PORTAL MÁGICO
Marta acordou no meio da noite sentindo um cheiro estranho. Acendeu a luz do abajur, para procurar a origem do mau cheiro. Olhando para o marido, dormindo tranquilamente, percebeu que o fedor vinha dele, do pijama sujo e rasgado. Ela levantou-se rápido e acordou Murilo, sacudindo-o pelo ombro. Ele demorou a despertar, parecia embriagado.
— O que foi?
— O que é isso nas tuas roupas? Onde você esteve?
Ele ficou espantado com o que viu. Levantou-se.
— Não estive em lugar nenhum. Não estou entendendo!
O pijama estava rasgado numa das pernas, sujo de barro, e seus pés com alguns arranhões.
— Ande, vá tomar um banho e mudar de roupa. Eu já levo um pijama limpo.
Depois de banho tomado e roupa trocada, Murilo voltou para a cama. Marta olhou para ele, examinando seu comportamento. Ele abriu os braços, num gesto de impotência.− Não entendo o que aconteceu. Não me lembro de nada.

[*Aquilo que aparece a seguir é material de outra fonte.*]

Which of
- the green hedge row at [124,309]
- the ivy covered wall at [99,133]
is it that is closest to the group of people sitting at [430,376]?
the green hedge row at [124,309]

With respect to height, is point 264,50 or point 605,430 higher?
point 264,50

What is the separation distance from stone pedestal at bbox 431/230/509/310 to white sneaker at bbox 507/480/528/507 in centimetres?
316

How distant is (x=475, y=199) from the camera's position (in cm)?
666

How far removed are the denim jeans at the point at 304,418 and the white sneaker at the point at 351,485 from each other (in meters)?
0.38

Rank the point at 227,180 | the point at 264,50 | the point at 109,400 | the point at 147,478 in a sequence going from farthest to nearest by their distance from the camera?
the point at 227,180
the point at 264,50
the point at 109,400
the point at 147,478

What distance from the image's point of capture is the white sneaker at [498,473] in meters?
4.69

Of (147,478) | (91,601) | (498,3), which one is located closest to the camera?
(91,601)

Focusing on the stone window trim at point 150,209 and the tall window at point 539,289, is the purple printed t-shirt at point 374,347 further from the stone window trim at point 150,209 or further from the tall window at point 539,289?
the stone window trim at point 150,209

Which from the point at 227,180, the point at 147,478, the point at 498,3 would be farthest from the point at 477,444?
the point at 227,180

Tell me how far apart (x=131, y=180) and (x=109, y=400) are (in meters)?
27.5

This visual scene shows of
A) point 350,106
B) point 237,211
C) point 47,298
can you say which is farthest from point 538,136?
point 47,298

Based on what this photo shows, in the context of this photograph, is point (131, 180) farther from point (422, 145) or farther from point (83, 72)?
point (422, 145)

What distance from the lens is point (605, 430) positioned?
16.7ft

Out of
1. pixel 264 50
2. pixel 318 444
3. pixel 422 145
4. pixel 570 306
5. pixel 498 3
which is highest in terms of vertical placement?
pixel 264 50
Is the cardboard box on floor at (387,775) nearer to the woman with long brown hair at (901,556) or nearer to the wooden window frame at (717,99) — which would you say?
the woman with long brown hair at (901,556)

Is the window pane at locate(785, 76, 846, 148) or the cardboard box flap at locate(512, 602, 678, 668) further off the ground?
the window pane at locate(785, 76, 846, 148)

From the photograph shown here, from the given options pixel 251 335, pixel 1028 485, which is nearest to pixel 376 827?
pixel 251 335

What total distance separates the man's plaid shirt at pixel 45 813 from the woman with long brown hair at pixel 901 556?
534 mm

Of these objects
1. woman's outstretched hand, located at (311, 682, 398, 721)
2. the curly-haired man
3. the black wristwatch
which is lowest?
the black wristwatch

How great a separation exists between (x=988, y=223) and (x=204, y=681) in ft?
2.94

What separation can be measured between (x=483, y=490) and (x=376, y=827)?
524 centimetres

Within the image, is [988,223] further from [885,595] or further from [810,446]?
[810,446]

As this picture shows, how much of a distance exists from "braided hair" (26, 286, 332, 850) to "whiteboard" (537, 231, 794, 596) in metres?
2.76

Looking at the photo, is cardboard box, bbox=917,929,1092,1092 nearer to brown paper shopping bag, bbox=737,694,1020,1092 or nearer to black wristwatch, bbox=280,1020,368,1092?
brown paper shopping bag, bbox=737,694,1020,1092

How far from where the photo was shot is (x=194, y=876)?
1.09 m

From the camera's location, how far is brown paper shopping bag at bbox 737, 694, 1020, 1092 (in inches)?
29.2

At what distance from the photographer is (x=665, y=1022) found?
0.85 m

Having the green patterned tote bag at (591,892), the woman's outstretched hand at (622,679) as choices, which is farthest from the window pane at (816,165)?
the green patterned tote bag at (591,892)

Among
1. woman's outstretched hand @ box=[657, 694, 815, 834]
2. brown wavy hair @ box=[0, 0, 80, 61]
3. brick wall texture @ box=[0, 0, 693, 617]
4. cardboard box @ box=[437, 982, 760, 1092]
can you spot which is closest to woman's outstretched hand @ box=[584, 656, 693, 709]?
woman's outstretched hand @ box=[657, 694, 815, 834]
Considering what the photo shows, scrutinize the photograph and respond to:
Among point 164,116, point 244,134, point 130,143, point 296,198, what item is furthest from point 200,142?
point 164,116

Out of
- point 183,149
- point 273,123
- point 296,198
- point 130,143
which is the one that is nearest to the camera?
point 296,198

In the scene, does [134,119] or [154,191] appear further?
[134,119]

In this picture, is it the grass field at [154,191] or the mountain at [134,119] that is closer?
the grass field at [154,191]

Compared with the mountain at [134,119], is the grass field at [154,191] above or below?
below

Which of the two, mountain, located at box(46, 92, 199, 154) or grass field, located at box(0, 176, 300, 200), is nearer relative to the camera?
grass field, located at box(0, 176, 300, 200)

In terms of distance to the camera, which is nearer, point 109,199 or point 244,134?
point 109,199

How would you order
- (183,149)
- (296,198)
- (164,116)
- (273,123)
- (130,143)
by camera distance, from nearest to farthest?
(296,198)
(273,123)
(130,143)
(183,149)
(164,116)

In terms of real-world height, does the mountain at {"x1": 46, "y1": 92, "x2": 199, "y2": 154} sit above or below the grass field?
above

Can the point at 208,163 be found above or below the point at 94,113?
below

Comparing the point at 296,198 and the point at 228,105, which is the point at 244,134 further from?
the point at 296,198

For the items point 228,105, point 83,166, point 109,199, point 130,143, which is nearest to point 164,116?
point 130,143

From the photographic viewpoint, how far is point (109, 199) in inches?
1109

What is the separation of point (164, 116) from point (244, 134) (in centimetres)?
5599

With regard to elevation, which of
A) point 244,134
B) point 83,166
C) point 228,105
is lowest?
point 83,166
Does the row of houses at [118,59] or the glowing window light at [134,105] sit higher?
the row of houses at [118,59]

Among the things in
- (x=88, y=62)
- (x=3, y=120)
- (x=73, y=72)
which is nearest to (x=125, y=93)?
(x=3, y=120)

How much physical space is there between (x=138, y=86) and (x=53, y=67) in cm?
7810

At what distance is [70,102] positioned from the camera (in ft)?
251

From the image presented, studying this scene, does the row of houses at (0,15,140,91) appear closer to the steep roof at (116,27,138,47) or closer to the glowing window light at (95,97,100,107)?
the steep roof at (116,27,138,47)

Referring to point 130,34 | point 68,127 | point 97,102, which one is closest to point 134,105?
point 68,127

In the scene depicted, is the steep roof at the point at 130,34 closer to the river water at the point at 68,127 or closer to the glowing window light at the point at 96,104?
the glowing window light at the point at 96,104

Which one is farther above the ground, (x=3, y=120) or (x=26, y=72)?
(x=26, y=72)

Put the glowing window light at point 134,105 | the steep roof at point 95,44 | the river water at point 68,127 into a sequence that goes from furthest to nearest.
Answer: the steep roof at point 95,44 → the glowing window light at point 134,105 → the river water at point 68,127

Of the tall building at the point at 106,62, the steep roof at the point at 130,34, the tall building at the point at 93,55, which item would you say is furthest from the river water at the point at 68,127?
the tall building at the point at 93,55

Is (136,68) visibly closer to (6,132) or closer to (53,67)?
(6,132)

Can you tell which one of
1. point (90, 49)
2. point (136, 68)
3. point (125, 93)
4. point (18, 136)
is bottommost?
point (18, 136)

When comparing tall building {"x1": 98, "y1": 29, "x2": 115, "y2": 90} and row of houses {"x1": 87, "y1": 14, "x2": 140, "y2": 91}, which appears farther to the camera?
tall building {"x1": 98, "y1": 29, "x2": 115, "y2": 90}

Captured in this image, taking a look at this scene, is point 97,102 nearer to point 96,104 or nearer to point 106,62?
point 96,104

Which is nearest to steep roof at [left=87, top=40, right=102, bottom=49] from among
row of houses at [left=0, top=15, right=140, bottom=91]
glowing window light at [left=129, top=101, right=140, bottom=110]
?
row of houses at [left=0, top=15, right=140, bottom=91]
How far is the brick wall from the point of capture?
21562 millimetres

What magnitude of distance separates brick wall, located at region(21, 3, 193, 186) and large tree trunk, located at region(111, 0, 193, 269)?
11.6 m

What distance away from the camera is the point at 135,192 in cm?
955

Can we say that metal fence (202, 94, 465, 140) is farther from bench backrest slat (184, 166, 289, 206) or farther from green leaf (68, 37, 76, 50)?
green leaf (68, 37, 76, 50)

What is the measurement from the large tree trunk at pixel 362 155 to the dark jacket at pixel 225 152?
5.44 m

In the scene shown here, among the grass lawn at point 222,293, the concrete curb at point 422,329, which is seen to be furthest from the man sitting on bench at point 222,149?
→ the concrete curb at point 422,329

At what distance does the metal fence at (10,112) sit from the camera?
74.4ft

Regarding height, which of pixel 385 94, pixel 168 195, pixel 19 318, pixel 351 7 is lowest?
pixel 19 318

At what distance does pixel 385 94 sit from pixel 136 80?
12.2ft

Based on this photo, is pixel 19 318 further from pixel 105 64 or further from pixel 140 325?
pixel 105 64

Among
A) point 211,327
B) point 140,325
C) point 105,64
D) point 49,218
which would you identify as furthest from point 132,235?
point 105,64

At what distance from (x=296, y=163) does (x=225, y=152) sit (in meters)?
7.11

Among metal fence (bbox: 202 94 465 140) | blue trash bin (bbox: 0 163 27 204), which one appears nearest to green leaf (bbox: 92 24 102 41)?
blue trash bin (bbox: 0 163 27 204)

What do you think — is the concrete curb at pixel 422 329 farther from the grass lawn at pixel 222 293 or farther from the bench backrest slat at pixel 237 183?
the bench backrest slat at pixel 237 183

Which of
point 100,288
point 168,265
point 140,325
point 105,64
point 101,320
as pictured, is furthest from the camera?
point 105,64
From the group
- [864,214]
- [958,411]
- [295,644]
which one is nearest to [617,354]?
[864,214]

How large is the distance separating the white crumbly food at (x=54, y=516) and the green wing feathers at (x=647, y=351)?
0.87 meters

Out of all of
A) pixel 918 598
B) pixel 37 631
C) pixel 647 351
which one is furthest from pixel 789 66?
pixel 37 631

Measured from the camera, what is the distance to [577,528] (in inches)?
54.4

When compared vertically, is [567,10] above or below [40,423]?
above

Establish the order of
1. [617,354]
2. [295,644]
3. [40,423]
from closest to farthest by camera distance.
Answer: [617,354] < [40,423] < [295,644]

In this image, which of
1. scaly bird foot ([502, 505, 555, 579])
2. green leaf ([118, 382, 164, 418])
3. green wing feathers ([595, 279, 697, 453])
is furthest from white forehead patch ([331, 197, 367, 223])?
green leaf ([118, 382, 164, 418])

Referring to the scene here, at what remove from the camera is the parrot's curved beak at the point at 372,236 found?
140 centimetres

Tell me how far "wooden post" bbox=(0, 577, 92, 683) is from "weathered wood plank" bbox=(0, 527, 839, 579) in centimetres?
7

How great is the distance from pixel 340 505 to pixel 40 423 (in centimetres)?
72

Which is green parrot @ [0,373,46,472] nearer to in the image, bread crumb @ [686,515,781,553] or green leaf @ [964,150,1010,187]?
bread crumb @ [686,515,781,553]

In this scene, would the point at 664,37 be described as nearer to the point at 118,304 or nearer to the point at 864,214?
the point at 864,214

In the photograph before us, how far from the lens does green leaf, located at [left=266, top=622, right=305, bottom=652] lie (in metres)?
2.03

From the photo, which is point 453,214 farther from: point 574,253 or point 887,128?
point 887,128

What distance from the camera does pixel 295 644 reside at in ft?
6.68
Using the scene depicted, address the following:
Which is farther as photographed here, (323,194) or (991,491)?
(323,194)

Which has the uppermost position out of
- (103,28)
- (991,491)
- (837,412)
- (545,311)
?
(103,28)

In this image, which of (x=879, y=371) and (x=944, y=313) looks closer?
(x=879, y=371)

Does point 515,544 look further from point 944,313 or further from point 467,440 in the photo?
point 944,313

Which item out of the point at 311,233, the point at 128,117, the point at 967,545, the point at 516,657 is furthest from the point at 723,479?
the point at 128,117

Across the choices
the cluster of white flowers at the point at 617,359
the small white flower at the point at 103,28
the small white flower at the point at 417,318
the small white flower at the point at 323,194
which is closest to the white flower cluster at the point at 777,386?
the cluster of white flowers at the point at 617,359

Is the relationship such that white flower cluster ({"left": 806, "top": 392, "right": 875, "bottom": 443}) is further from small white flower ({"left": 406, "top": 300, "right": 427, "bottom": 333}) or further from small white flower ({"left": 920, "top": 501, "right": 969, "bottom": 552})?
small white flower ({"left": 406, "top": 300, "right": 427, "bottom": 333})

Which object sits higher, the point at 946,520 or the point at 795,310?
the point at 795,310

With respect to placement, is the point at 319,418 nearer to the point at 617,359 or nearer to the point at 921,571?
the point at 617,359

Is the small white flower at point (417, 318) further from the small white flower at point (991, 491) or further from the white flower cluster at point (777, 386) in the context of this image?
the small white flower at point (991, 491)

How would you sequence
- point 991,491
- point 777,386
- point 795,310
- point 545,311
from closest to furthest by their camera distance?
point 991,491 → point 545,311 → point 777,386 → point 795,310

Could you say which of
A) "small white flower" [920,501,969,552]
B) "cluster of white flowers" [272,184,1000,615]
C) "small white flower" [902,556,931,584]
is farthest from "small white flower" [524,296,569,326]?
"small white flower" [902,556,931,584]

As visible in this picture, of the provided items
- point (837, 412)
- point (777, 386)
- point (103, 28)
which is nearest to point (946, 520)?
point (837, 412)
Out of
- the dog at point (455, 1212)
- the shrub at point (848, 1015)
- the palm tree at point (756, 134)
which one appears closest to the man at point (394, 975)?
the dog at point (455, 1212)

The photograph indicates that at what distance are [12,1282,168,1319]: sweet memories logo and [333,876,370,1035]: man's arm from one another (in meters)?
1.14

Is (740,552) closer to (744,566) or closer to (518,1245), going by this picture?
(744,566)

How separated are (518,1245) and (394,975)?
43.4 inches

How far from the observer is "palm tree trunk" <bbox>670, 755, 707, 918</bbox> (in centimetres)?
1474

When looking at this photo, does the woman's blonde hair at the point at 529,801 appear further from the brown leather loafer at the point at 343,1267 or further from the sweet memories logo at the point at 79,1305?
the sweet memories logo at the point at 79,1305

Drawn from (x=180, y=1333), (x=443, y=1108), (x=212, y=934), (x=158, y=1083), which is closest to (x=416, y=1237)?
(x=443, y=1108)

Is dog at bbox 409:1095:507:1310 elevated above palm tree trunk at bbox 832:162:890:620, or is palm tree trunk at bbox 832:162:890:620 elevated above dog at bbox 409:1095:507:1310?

Será que andei dormindo?
— Isso aconteceu alguma vez antes de casarmos?
— Não. Pelo que eu sei, nunca andei dormindo.
— Alguém da tua família teve sonambulismo?
— Que eu saiba, não.
— Onde você andou para ficar todo sujo? Aqui no bairro as ruas são asfaltadas, não tem barro, não tem mato. Algumas árvores e é só.
Os dois ficaram calados por um momento, tentando entender o que tinha acontecido. Marta disse: − Enquanto você tomava banho, fui dar uma olhada na porta e verifiquei que tá trancada. Vamos dormir e deixar para pensar nisso amanhã.
***
Marta trabalhava no necrotério da cidade como médica legista. Murilo trabalhava numa fábrica de alimentos. Eles estavam casados há cinco anos e planejavam ter um filho, logo que Murilo fosse promovido. O casal voltou à sua rotina e não deram tanta importância ao possível sonambulismo de Murilo. Mas na semana seguinte, algo estranho voltou a acontecer. Murilo acordou no meio da noite com o grito de Marta. Ele acendeu a luz do abajur e viu a esposa ao lado da cama com o pijama sujo, suada e os cabelos desgrenhados.
— Era uma barata. –disse ela e só então percebeu que estava toda suja. Fez uma cara de espanto. ─O que é isso? Não pode ser!
— Algo estranho está acontecendo. Talvez alguma atividade paranormal.
Marta olhou para o marido, assustada.
— O que vamos fazer, Murilo?
Ele saiu do quarto, foi examinar portas e janelas para ver se Marta tinha saído para a rua, mas tudo estava trancado. Quando voltou, a esposa estava tirando a roupa para tomar um banho. Ele disse:
— Amanhã vou comprar algumas câmeras e mandar instalar na casa, para ver se conseguimos descobrir o que está acontecendo.
***
Murilo instalou as câmeras e passou a examinar as gravações todos os dias pela manhã. Somente na semana seguinte, algo estranho aconteceu. Novamente, Marta acordou de manhã com as roupas amarrotadas, manchadas, os pés sujos como se tivesse se arrastado num chão imundo. Imediatamente ela acordou o marido e os dois foram examinar as gravações das câmeras. Na gravação do dormitório, o casal dormia tranquilamente, até que às 2 horas e 40 minutos, Marta levantou-se da cama, saiu do quarto e seguiu pelo corredor em direção da sala. Era para ela surgir na sala, porém, a câmera instalada ali, não registrou a passagem dela. Somente às 2: 52 é que ela voltou a surgir no corredor, voltou suja, suada, entrou no quarto e deitou-se o lado de Murilo.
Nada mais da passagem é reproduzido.